My question is related to the posts here and here, but my setup is slightly different.
For a real-valued random variable $X$, and a function $\varphi: \mathbb{R} \to \mathbb{R}$ that has support in some interval $[c,d] \subseteq \mathbb{R>0}$ (i.e. outside this interval we have $\varphi(x) = 0$), such that $\varphi|_{[c,d]}$ is continuous with continuous derivative. I want to show that
$$\mathbb{E}[\varphi(X)] = \varphi(c)\mathbb{P}(X\geq c) + \int_{c}^{\infty}\varphi^{\prime}(u)\mathbb{P}(X\geq u)du.$$
My attempts so far are not succesful, because I am not sure how to handle the possible discontinuities at $c$ and $d$, because the derivative may not exist here. I have tried to follow the same steps as in the other discussions, since I do have that $\varphi(0) = 0$, so therefore by the fundamental theorem of calculus we have for $x \geq c$ that$$\int_{0}^{x}\varphi^{\prime}(u)du = \varphi(x),$$and therefore$$\begin{align} \int_{-\infty}^{\infty}\varphi(x)d\mathbb{P}(x) &= \int_{-\infty}^{\infty}\int_{0}^{x}\varphi^\prime(u)du d\mathbb{P}(x),\\\\&= \int_{-\infty}^{\infty}\int_{0}^{\infty}1_{\{x >u\}}\varphi^\prime(u)du d\mathbb{P}(x)\\\\&= \int_{-\infty}^{\infty}\int_{0}^{\infty}1_{\{x >u\}}\varphi^\prime(u)du d\mathbb{P}(x)\\\\&= \int_{0}^{\infty}\varphi^{\prime}(u)\int_{-\infty}^{\infty}1_{\{x >u\}} d\mathbb{P}(x)du\\\\&= \int_{0}^{\infty}\varphi^{\prime}(u)\mathbb{P}(X\geq u)du\end{align}$$Here the 1 denotes the indicator function for $x < u$, and $\varphi^{\prime}$ the continuous derivative of $\varphi$ restricted to $[c,d]$. I used Fubini in line 4 to change the order of integration.

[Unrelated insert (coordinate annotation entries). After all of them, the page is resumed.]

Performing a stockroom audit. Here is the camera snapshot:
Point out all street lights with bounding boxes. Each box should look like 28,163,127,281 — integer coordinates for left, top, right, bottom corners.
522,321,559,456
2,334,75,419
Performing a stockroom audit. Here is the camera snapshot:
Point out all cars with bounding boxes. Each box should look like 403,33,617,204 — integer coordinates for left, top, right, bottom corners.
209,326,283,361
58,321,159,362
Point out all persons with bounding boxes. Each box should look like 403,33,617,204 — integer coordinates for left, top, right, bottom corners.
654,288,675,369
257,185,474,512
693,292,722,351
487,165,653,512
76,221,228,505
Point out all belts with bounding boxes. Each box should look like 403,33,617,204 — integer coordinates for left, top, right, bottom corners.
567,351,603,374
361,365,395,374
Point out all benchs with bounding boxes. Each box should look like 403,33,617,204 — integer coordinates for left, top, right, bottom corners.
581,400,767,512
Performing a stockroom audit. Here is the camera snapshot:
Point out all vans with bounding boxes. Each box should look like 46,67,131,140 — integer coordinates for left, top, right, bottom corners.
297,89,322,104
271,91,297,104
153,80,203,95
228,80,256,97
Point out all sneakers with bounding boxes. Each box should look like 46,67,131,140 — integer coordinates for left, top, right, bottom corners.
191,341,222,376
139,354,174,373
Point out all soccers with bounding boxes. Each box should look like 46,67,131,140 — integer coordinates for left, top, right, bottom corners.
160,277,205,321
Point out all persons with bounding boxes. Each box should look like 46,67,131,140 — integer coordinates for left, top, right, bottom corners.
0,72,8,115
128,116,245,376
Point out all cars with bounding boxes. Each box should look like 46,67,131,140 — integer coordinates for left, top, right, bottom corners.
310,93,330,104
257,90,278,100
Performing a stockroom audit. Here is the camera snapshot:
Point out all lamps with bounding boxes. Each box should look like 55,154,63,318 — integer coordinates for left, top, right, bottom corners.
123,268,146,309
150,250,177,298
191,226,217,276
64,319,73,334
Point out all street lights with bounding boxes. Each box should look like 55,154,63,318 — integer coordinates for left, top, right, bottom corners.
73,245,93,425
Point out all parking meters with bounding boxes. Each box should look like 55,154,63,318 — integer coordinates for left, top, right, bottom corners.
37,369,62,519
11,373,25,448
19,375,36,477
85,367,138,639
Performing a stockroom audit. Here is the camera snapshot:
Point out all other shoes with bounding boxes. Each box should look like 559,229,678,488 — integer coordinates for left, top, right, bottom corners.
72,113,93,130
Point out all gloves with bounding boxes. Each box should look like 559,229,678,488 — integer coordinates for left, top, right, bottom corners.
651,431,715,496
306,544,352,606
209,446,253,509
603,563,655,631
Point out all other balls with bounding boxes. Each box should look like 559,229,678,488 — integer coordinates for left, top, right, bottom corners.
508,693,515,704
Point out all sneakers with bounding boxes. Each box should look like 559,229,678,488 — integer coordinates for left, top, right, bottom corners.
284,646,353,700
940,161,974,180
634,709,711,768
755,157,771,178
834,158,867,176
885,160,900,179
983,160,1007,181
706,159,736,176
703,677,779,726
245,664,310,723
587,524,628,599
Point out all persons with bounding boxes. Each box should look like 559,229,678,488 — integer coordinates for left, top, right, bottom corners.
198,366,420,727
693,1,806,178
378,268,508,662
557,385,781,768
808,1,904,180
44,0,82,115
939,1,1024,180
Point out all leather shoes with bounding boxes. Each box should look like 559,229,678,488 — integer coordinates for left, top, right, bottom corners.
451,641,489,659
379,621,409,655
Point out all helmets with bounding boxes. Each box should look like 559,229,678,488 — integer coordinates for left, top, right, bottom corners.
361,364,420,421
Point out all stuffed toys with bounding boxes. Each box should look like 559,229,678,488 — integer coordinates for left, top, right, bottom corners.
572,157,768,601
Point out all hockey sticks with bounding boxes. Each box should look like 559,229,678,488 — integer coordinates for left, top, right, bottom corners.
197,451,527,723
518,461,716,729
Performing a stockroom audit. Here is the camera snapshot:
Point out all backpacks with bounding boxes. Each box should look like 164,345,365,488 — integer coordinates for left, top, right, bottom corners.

I feel something is wrong, and I should use probably use some kind of generalised derivative of the form$$x \mapsto \varphi(c)\delta_{c}(x) + \varphi_{c}^{\prime}(x)\delta_{(c,d)}(x) + \varphi(d)\delta_{d}(x)$$where the $\delta$ are indicator functions, and $\varphi_{c}$ is the continuous derivative of the restriction of $\varphi$ on $[c,d]$. But then I am not sure if the fundamental theorem of calculus (or some variant of it) can be applied. Suppose this were possible, then it would be tempting to continue from what I had and write$$\int_{0}^{\infty}\varphi^{\prime}(u)\mathbb{P}(X\geq u)du = \varphi(c)\mathbb{P}(X\geq c)+\int_{c}^{\infty}\varphi^{\prime}_{c}(u)\mathbb{P}(X\geq u)du$$since the derivative is 0 for all $u < c$. Any help is appreciated!